Paulo Sérgio

Personal information
- Full name: Paulo Sérgio de Oliveira Lima
- Date of birth: July 24, 1954 (age 71)
- Place of birth: Rio de Janeiro, Brazil
- Height: 1.78 m (5 ft 10 in)
- Position: Goalkeeper

Senior career*
- Years: Team / Apps / (Gls)
- 1972–1975: Fluminense / 0 / (0)
- 1976: CSA / 1 / (0)
- 1977: Volta Redonda / 8 / (0)
- 1978–1979: Americano / 26 / (0)
- 1980–1984: Botafogo / 72 / (0)
- 1985: Goias / 9 / (0)
- 1985: America / 0 / (0)
- 1986: Vasco da Gama / 4 / (0)
- 1986–1987: America / 10 / (0)
- Total:  / 130 / (0)

International career
- 1981–1982: Brazil / 3 / (0)

= Paulo Sérgio (footballer, born 1954) =

Brazilian footballer

Paulo Sérgio de Oliveira Lima (born 24 July 1954), better known as Paulo Sérgio, is a Brazilian former footballer who played as a goalkeeper.

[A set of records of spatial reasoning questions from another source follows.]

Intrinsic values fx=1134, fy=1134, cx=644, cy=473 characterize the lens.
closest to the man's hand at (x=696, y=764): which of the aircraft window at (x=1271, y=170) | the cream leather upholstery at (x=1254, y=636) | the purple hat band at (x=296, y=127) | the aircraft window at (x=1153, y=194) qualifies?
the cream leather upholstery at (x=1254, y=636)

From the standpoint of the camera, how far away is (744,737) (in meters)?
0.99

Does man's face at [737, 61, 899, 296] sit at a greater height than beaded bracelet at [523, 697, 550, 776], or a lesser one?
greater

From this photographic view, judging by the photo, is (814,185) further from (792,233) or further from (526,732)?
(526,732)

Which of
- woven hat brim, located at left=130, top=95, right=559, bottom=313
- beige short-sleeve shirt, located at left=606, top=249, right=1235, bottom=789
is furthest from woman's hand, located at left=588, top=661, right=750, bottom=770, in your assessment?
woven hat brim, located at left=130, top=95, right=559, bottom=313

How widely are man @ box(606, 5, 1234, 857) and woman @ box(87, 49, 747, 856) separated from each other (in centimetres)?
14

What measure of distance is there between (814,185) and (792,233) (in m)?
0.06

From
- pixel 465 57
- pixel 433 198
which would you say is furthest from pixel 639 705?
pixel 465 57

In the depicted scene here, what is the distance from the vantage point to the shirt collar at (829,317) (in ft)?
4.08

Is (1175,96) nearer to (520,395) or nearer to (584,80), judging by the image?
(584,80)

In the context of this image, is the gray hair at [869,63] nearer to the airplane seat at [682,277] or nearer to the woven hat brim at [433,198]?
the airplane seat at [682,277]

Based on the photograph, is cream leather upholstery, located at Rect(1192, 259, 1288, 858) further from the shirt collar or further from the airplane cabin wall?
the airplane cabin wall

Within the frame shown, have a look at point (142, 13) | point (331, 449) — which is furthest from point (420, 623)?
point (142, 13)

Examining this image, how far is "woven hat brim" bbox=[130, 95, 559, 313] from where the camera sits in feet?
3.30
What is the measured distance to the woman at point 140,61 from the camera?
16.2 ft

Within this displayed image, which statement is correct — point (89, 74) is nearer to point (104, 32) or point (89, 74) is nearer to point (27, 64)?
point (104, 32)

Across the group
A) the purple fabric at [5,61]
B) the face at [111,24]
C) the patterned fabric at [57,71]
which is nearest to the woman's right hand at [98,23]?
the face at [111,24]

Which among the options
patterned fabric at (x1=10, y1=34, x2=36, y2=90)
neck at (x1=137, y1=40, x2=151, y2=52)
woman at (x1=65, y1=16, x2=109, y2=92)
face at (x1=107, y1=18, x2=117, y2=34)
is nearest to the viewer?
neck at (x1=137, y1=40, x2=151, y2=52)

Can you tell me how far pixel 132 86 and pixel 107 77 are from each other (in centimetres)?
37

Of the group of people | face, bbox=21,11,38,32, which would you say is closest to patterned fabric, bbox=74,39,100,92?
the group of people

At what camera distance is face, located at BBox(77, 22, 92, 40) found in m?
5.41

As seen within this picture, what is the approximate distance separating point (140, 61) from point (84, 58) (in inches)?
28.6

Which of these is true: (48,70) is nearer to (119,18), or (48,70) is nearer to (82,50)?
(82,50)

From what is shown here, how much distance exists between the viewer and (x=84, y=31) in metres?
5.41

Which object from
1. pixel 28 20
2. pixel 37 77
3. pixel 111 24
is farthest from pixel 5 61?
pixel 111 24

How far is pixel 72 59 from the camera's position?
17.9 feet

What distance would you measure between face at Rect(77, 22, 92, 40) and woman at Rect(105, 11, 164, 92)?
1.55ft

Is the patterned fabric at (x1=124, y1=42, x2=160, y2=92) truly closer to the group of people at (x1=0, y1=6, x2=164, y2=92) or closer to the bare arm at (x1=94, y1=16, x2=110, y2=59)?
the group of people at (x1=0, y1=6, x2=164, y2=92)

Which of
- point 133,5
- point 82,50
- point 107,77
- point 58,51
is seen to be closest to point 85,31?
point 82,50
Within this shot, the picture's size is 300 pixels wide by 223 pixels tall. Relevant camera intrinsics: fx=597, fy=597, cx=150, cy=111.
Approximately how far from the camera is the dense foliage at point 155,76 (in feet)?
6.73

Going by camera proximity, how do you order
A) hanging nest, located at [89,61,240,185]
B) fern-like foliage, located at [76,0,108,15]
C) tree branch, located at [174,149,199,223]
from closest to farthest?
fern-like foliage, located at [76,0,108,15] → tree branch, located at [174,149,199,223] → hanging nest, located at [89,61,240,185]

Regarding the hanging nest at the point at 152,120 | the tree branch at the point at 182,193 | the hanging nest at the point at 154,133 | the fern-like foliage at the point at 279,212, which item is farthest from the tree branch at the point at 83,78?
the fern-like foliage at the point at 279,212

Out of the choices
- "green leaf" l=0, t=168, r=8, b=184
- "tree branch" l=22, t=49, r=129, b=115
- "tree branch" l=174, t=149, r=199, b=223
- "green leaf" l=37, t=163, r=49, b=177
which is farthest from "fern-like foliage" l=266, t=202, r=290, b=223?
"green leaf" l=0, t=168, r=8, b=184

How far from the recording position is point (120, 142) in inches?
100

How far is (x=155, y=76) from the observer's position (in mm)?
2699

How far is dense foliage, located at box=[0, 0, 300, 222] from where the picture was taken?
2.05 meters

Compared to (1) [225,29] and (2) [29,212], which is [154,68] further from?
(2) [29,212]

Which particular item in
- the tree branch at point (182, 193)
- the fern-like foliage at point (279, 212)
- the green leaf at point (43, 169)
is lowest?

During his career (1972-1988) he played for Fluminense, CSA, Volta Redonda, Americano, Botafogo, Goiás, Vasco da Gama and America. For the Brazilian team he played three matches, between May 1981 and May 1982, and was in the squad for the 1982 FIFA World Cup.